The pathophysiologic relevance of local complement production has been studied in other inflammatory diseases. For example, C3 expression by synovial fibroblasts has been linked to inflammation-mediated tissue priming in arthritis28. Furthermore, analogous to what we have shown here for IM muscle, different complement genes are differentially expressed by different cells of the lung29. Specifically, lung macrophages express C1QA, C1QB, and C1QC, whereas lung mesothelial cells and fibroblasts expressed C1R, C1S, and C329. Taken together, these findings suggest that the coordinated local expression of complement genes is not specific to muscle tissue in IM but, rather, may be a general mechanism to regulate the complement pathway in inflamed tissues.

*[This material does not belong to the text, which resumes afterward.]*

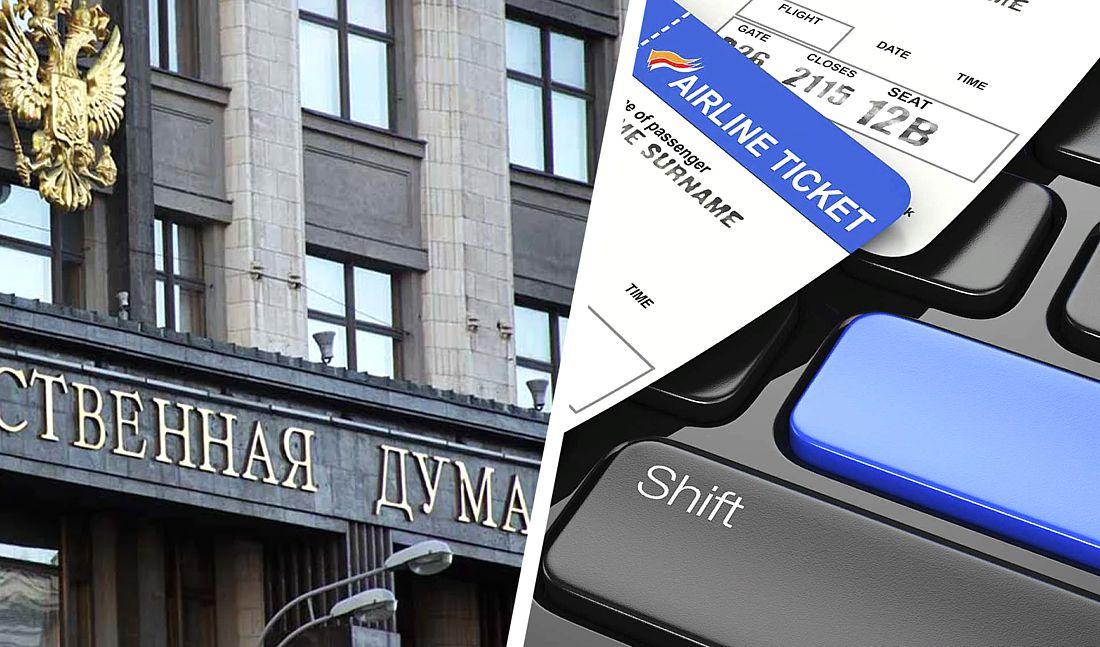 Законопроект об Электронной Путевки обрежут ради скорейшего его принятия Госдумой: отложат важнейший пункт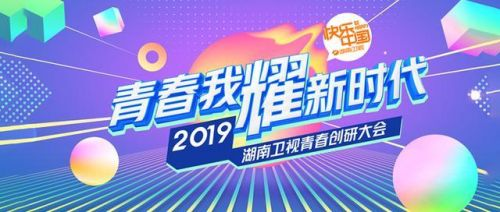 """以""""青春我耀""""的态度锚定""""新时代""""丨湖南卫视2019青春创研大会"""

This paper has several limitations. First, the expression of certain complement genes fell below the detection threshold of the sequencing techniques that we used. For example, C8a and C8b could not be detected in the bulk RNAseq. Moreover, several genes, including C4a and C4b, were detected by bulk RNAseq but could not be identified by single-nuclei or single-cell RNAseq. Second, we used only RNA-based sequencing methods to study the local expression of complement, because it is selective for locally-synthesized complement genes. While this has numerous advantages, including the application of single-nuclei and single-cell sequencing technologies, we cannot estimate the efficiency of the local translation of complement genes from RNA to protein. Finally, we restricted our analysis to the most common types of IM and the less common types of IM may have different patterns of complement expression.

In summary, this transcriptomic analysis has revealed that macrophages, fibroblasts, and satellite cells express complement genes in a complex and highly coordinated manner within IM muscle biopsies. We also provide evidence that the local expression of complement genes may be regulated by IFNγ, a cytokine already known to be a key player in IM pathogenesis. Future studies will be required for a more complete understanding of the pathophysiologic role of the complement system in myositis muscle and other inflamed tissues.